The genomes of all eukaryotes and most archaea are organised into chromatin, a complex of DNA and histone proteins. Chromatin allows for efficient packaging of the genome and adds multiple layers of regulation of DNA repair, replication, and transcription. Chromatin emerged before the divergence of the Archaea and Eukarya, suggesting a shared ancient role of chromatin in gene expression regulation. Although archaea display many hallmarks of eukaryotic chromatin structure, they have also evolved unique features that allow them to adapt to extreme environments.
Deciphering the principles of chromatin architecture in archaea will provide a broader understanding of how chromatin has evolved to package genomes and to enable gene expression regulation across the eukaryotic and archaeal domains. However, structural knowledge about archaeal chromatin remains extremely limited. Our group will use a combination of top-down and bottom-up structural approaches to understand the molecular architecture of chromatin in archaea, which will provide deeper insights into the evolution of chromatin structure.
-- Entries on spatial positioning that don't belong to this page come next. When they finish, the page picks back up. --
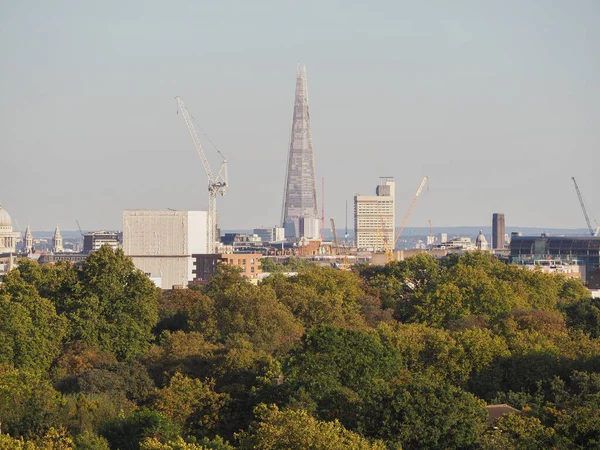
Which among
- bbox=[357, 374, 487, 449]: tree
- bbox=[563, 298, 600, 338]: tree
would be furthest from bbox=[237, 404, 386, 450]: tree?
bbox=[563, 298, 600, 338]: tree

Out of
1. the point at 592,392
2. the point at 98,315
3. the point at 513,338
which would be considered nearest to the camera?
the point at 592,392

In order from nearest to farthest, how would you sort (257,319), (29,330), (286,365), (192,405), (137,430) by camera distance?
1. (137,430)
2. (192,405)
3. (286,365)
4. (29,330)
5. (257,319)

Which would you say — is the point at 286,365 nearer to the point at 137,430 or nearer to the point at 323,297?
the point at 137,430

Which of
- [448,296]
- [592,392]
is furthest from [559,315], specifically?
[592,392]

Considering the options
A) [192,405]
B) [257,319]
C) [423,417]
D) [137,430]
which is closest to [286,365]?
[192,405]

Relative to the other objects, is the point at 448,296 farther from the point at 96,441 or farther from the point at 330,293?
the point at 96,441

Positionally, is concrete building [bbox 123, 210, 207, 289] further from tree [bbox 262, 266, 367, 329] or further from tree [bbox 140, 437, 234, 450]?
tree [bbox 140, 437, 234, 450]
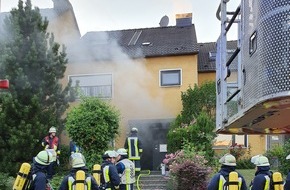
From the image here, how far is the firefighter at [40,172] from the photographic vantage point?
7.65 m

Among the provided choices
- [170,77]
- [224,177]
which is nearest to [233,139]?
[170,77]

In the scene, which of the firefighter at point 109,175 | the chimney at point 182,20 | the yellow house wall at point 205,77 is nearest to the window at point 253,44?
the firefighter at point 109,175

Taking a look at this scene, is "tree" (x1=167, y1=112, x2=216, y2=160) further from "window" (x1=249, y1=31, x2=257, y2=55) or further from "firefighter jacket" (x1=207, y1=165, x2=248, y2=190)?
"window" (x1=249, y1=31, x2=257, y2=55)

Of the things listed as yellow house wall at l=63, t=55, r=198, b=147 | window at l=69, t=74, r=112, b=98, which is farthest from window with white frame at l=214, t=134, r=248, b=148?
window at l=69, t=74, r=112, b=98

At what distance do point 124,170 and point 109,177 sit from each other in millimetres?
1428

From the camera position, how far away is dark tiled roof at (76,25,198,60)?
22891 mm

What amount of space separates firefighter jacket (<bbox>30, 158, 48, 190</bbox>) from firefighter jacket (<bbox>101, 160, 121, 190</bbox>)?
2519mm

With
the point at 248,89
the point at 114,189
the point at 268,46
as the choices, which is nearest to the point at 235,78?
the point at 248,89

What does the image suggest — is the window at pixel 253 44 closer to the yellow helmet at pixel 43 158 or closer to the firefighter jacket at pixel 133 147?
the yellow helmet at pixel 43 158

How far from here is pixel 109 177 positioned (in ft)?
33.7

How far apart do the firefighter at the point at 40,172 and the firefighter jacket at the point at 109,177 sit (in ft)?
7.94

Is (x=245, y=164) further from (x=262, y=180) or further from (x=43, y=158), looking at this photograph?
(x=43, y=158)

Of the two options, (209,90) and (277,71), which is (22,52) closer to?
(209,90)

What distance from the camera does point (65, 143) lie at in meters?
21.2
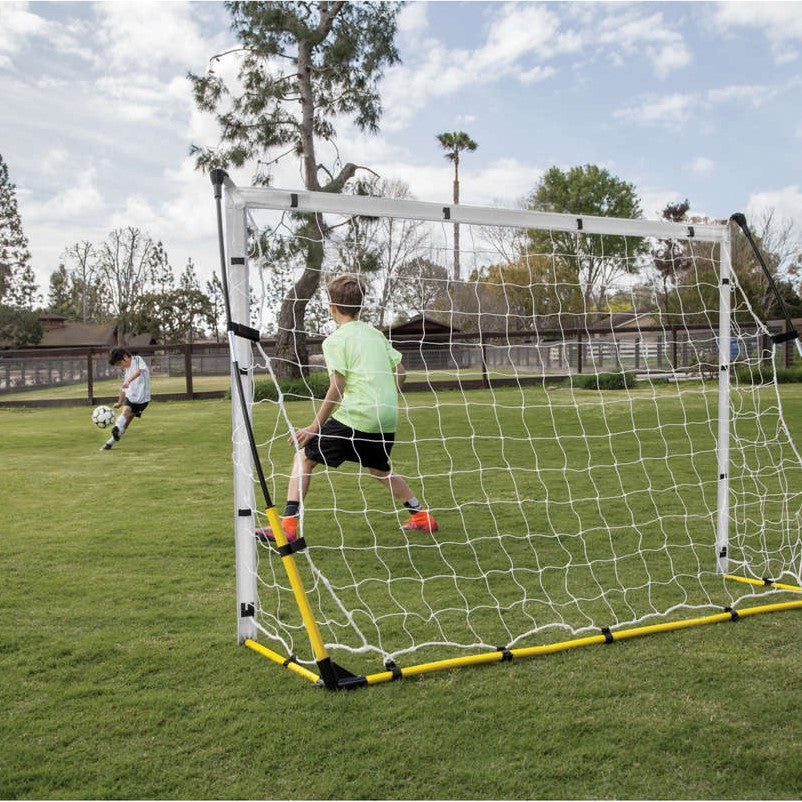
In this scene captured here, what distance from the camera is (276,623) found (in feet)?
12.2

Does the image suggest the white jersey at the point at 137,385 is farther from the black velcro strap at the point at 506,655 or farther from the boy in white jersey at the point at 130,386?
the black velcro strap at the point at 506,655

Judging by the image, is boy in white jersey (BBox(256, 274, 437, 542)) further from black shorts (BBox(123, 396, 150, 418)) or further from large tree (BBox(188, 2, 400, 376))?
large tree (BBox(188, 2, 400, 376))

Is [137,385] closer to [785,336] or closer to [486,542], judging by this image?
[486,542]

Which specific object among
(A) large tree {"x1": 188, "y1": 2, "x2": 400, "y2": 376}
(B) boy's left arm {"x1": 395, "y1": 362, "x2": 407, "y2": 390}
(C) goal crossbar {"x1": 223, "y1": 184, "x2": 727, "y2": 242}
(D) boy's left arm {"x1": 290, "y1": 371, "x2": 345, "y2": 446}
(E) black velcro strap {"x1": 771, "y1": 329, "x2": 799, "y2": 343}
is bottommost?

As a top-down approach, we will employ in situ cryo-electron tomography (cryo-ET) and subtomogram averaging analysis (as in Dodonova et al. Science 2015, Dodonova et al. eLife 2017) to characterise chromatin in near-native conditions inside archaeal cells. As a bottom-up approach, we will reconstitute chromatin complexes of interest in vitro and characterise their structure and function (as in Dodonova et al. Nature 2020). Using cryo-electron microscopy (cryo-EM), we will obtain high-resolution structures of archaeal chromatin complexes. These top-down and bottom-up structural approaches make a powerful combination (as in Dodonova et al. PNAS 2019).
This integrated approach will provide us with a complete picture of chromatin arrangement in several groups of archaea, which will shed light on the evolutionary origins of chromatin organisation and the mechanistic principles of its evolved adaptations.